BEGIN Input for this task

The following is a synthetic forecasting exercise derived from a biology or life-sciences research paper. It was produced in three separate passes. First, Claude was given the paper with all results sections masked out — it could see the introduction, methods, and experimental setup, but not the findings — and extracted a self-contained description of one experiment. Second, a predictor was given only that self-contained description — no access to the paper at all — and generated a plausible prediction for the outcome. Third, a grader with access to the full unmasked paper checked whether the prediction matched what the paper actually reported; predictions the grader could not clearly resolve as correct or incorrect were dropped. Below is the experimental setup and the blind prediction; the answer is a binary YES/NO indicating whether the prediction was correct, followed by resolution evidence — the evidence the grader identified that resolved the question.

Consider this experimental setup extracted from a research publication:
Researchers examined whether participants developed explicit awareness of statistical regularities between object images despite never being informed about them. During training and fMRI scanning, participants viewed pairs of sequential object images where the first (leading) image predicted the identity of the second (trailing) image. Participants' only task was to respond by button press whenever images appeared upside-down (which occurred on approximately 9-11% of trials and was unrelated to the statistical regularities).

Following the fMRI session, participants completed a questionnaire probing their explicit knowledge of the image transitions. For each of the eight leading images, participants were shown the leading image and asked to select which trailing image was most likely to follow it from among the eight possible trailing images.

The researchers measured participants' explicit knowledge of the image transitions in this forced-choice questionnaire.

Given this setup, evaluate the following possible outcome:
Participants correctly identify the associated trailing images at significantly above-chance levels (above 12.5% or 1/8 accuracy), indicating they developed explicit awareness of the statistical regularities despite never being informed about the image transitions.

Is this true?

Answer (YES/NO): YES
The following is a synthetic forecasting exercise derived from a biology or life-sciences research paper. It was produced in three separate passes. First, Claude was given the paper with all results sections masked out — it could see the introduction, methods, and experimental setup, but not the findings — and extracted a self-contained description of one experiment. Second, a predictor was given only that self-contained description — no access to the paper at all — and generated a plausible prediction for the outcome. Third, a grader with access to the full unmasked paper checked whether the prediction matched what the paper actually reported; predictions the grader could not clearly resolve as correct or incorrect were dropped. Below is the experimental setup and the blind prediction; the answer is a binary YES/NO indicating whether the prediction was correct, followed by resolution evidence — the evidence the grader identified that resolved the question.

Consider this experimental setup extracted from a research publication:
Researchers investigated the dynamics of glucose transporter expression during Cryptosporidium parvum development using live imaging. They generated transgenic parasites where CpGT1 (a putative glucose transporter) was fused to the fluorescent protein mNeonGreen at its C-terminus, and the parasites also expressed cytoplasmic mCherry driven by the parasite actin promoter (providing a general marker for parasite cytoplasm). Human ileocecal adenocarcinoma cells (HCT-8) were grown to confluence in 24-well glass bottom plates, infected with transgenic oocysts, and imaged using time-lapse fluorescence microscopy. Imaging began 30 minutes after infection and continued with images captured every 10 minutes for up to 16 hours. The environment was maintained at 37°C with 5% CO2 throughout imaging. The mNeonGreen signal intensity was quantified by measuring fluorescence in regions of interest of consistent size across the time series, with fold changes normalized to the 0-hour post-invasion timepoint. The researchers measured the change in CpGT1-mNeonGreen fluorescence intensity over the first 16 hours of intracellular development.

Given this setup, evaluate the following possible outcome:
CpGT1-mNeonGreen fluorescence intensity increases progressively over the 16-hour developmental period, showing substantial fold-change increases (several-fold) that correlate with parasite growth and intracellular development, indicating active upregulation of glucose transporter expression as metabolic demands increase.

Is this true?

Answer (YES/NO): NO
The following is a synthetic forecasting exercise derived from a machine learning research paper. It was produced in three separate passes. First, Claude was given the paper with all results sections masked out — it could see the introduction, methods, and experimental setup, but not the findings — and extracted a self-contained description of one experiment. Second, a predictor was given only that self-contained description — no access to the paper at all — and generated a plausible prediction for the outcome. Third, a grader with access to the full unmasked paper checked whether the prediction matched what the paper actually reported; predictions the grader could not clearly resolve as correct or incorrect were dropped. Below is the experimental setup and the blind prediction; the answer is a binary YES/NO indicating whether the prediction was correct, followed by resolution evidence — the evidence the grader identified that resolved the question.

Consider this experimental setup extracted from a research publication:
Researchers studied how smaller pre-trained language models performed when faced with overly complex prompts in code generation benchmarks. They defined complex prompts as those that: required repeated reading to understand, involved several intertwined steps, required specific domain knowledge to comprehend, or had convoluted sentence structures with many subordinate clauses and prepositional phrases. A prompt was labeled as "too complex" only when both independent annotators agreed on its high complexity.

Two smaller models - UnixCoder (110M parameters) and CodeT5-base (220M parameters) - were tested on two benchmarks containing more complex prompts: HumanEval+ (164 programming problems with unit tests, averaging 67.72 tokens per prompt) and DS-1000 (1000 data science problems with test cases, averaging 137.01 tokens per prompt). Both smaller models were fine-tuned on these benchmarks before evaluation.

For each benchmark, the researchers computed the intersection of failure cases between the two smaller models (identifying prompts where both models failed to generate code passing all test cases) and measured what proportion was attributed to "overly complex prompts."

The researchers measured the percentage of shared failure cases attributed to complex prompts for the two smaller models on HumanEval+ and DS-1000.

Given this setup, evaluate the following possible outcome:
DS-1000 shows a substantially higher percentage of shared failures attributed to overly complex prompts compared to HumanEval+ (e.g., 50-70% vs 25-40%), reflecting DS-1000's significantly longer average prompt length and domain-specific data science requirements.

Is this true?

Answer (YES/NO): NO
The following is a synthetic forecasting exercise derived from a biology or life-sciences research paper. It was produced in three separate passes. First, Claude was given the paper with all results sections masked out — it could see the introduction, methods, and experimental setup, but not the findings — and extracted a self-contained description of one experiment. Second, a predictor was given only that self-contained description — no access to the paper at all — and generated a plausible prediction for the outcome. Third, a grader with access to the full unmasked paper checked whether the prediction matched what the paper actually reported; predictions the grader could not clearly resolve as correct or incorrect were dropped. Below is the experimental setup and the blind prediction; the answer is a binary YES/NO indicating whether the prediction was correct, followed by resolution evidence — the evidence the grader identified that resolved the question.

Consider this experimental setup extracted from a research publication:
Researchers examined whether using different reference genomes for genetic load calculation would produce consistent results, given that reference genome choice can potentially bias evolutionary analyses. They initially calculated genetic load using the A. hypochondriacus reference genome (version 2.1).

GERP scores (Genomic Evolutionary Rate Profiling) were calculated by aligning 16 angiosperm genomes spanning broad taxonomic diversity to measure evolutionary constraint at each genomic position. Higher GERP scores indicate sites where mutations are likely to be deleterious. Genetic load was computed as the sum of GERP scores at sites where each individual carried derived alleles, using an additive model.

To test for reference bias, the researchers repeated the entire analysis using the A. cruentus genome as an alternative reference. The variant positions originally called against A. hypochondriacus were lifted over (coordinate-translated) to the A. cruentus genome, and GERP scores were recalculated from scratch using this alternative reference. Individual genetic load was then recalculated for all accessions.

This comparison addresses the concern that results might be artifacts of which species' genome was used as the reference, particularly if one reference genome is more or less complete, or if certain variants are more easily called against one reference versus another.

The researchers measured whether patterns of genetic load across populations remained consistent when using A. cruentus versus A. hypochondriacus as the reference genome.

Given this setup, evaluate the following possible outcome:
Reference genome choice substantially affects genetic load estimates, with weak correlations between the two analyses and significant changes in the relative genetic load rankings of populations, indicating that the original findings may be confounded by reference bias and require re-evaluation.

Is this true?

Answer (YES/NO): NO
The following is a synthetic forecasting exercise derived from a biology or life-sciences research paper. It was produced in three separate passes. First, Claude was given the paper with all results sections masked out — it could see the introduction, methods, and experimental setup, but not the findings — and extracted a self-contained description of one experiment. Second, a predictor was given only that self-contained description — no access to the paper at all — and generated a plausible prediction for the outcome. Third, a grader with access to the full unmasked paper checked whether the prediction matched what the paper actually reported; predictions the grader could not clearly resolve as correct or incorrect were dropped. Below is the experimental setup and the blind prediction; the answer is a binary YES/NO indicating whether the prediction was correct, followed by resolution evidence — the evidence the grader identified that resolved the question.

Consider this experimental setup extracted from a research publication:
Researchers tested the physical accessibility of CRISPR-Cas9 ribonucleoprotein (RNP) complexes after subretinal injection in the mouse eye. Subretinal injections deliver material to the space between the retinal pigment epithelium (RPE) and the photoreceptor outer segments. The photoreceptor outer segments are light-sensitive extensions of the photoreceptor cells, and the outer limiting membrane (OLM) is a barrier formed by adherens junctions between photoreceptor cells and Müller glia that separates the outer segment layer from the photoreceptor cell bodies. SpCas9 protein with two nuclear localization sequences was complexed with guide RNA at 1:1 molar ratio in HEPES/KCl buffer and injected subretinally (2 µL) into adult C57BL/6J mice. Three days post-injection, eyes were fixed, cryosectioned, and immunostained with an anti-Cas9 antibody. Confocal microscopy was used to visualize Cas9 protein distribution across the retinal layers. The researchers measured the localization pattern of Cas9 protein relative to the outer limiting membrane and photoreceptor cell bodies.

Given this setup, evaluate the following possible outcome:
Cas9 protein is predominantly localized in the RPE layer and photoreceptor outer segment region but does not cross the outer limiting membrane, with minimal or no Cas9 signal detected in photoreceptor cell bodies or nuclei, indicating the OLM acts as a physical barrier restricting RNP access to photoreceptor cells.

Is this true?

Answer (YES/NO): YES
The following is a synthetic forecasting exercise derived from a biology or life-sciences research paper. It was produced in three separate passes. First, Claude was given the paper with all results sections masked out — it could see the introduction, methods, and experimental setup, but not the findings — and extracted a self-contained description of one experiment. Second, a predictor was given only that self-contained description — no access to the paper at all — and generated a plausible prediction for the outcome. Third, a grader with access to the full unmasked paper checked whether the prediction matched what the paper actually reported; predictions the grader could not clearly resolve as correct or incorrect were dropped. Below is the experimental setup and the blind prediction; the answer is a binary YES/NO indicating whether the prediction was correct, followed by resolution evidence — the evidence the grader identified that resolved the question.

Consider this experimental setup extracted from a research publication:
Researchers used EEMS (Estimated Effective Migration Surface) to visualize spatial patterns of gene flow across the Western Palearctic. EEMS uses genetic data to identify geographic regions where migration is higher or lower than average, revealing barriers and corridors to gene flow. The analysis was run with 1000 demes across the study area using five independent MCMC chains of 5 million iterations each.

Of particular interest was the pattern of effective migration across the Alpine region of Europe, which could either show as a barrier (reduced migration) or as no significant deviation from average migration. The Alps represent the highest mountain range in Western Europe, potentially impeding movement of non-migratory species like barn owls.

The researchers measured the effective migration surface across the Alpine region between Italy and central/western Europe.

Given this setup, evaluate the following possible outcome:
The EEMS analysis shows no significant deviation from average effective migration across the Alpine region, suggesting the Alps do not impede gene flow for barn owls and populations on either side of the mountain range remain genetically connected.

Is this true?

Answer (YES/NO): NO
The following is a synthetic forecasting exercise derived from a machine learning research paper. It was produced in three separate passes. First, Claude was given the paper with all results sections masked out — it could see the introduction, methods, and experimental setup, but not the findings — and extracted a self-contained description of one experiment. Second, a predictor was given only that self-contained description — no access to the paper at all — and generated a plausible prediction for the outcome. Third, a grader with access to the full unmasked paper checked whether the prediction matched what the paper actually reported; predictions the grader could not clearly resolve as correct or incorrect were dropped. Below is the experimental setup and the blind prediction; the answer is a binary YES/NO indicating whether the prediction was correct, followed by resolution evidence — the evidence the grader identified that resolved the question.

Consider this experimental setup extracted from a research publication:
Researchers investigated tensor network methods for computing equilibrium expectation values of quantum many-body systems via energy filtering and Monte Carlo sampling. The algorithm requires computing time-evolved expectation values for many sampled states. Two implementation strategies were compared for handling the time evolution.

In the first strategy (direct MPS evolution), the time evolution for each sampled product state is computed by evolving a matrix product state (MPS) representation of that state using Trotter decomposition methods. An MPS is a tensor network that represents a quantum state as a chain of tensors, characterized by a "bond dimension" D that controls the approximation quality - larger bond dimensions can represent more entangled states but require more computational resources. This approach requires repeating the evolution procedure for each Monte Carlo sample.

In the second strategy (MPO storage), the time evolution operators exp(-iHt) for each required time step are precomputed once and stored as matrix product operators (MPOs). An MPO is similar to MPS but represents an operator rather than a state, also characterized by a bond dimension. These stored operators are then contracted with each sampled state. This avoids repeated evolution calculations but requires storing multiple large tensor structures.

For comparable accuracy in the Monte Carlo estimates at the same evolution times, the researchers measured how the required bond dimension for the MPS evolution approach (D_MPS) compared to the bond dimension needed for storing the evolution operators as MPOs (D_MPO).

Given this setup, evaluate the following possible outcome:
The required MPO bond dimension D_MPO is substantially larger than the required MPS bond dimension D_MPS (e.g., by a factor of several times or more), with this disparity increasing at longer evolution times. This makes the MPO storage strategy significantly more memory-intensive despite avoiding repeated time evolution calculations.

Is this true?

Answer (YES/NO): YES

END Input for this task

(Activity)
Only a word-for-word repetition of the lines from the one containing "The required MPO" to the final line of the data above counts as the answer.

(Answer box)
The required MPO bond dimension D_MPO is substantially larger than the required MPS bond dimension D_MPS (e.g., by a factor of several times or more), with this disparity increasing at longer evolution times. This makes the MPO storage strategy significantly more memory-intensive despite avoiding repeated time evolution calculations.

Is this true?

Answer (YES/NO): YES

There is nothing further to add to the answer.